This repository contains the source code for my COSC480 project, "Quantifying Conceptual Density in Text".
Copied from the abstract of the report, a description of the project:
"Conceptual density" is a term that describes the degree to which concepts in a domain are integrated, or interdependent. There is a hypothesis that text documents with high conceptual density are harder to process. At present, the concept of “conceptual density” has been informally defined. In this pilot study, I investigate the idea of conceptual density in the context of expository text documents, a graph-based model for quantifying conceptual density and ways to evaluate this model. Finally, I discuss open problems and direction for future work related to conceptual density.
The original aims and objectives can be found here. The main report can be found here.
-
Set up your python environment. If you are using conda you can do this with the command:
conda env create -f environment.yml
and then activate the environment using:
conda activate cosc480
Otherwise, make sure you have the packages listed in
environment.yml
installed. -
Run the setup script:
python setup.py
-
Install GraphViz if you want to visualise the generated graph structures. Skip to step 7. if you are not planning on running scripts that use CoreNLP.
-
Install Java SE 1.8+
-
Download the Standford CoreNLP package and extract the contents somewhere. Then add the path to where you extracted the files to the environment variable
CORENLP_HOME
:export CORENLP_HOME=path/to/corenlp
This sets the environment variable for the current shell.
To make this environment variable more permanent run:
echo export CORENLP_HOME=path/to/corenlp >> ~/.bashrc
These changes will take effect when you open a new shell.
-
Start up the CoreNLP server:
bash corenlp_server/run.sh
To see the help message type:
bash corenlp_server/run.sh -h
When using the default settings, you can access the server from localhost:9000 and use the web interface to issue queries.
-
Run the main script to start quantifying conceptual density!
python -m qcd docs/bread.xml
To see the help message type:
python -m qcd --help
There is a separate GitHub repository for a web application that facilitates annotation of documents and generating the XML documents with annotations. This web app can be accessed from here and the GitHub repository can be found here.
The easiest way for evaluating the model of conceptual density on a document goes like this:
-
Go to the web application and create a document.
-
Annotate the document.
-
Download the annotated XML version of the document either via the web application interface or command line.

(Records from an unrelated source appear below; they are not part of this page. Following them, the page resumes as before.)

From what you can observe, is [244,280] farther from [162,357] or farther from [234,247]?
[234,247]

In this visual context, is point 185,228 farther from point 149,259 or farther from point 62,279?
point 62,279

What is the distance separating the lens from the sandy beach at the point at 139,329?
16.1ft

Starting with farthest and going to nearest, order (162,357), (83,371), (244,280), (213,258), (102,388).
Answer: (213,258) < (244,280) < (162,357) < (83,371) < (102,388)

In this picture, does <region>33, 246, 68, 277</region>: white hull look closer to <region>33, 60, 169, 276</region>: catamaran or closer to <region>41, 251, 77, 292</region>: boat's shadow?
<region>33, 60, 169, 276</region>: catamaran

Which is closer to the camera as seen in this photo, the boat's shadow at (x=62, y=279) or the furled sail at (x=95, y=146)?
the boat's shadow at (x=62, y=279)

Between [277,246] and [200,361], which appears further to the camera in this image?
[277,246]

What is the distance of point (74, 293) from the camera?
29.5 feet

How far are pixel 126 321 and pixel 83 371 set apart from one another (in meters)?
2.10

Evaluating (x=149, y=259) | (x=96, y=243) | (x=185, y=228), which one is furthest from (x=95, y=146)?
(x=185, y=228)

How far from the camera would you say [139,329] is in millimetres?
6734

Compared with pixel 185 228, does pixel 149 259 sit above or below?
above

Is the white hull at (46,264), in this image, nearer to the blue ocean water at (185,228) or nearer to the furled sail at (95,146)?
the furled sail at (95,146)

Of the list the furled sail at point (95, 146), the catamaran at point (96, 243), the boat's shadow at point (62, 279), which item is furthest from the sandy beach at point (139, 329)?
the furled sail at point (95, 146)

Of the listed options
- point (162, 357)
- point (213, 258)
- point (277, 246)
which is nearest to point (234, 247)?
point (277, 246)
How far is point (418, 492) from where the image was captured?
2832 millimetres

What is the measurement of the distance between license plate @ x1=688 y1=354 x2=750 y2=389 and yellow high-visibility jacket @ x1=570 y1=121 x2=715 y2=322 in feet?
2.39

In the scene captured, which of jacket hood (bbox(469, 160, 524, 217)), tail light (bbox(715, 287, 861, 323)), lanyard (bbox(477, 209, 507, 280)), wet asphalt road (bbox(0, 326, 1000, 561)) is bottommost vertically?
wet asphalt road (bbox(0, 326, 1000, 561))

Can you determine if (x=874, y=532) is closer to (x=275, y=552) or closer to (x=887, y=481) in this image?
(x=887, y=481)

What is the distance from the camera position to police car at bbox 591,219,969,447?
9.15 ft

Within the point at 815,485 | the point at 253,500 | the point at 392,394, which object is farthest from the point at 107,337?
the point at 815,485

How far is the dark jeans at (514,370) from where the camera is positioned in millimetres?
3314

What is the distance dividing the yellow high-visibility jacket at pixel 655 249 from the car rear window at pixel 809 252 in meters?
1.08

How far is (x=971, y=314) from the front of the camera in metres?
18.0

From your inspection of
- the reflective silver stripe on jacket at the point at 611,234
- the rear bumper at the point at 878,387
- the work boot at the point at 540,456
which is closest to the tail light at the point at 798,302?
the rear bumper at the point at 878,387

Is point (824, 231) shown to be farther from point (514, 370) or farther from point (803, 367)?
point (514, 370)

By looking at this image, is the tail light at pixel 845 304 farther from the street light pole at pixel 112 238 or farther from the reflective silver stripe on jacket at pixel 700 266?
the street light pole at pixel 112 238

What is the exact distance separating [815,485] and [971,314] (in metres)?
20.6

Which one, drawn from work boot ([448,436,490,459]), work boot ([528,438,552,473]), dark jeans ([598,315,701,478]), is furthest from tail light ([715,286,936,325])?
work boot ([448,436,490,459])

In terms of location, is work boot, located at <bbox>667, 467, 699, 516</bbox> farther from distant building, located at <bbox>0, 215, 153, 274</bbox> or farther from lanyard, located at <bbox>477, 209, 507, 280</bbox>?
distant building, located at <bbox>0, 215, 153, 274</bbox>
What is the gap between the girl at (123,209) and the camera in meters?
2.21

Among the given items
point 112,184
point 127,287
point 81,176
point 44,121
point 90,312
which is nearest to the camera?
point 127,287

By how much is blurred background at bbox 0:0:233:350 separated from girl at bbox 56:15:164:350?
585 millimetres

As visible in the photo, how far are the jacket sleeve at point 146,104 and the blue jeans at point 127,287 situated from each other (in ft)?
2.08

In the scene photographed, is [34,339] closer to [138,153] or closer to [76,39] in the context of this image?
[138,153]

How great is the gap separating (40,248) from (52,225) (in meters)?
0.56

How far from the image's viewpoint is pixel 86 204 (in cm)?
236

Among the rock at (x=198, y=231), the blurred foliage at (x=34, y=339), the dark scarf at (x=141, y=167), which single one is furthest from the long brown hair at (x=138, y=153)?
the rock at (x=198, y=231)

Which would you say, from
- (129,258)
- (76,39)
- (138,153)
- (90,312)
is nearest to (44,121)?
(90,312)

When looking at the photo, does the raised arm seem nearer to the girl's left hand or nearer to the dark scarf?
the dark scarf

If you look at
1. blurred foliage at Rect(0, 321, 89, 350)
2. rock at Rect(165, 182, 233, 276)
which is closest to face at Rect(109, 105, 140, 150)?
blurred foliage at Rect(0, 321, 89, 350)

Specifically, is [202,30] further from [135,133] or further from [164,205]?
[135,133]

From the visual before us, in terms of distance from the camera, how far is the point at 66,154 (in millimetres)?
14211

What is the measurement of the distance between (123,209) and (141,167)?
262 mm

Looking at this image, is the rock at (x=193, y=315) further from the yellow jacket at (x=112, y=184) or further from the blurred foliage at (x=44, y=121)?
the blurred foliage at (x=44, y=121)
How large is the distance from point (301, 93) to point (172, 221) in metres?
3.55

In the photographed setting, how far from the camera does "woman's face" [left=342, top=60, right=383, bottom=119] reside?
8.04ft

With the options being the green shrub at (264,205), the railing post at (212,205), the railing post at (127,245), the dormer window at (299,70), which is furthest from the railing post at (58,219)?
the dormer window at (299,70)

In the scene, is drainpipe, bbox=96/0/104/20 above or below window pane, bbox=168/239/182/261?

For example, we can download the annotated XML document via command line with the following:
curl -o annotations.xml https://cosc480-document-annotator.herokuapp.com/api/documents/1/xml
The exact URL for a given document can be found through the link in download button in web app interface, or by using the URL in the above example and replacing the document ID with the ID of the document you want. Document IDs can be found in the URL when viewing a document in the web app or by inspecting the JSON response from the endpoint cosc480-document-annotator.herokuapp.com/api/documents.
It may be the case that annotations need to spread across multiple copies of a document (e.g. overlapping annotations). In this case you either evaluate the conceptual density model on each document separately or merge the XML documents with:
python -m qcd.merge_xml doc-1.xml doc-2.xml ... doc-n.xml -output-path annotations.xml
and evaluate the model using the merged XML document.
-
Run the evaluation script on a given document:
python -m qcd.evaluate annotations.xml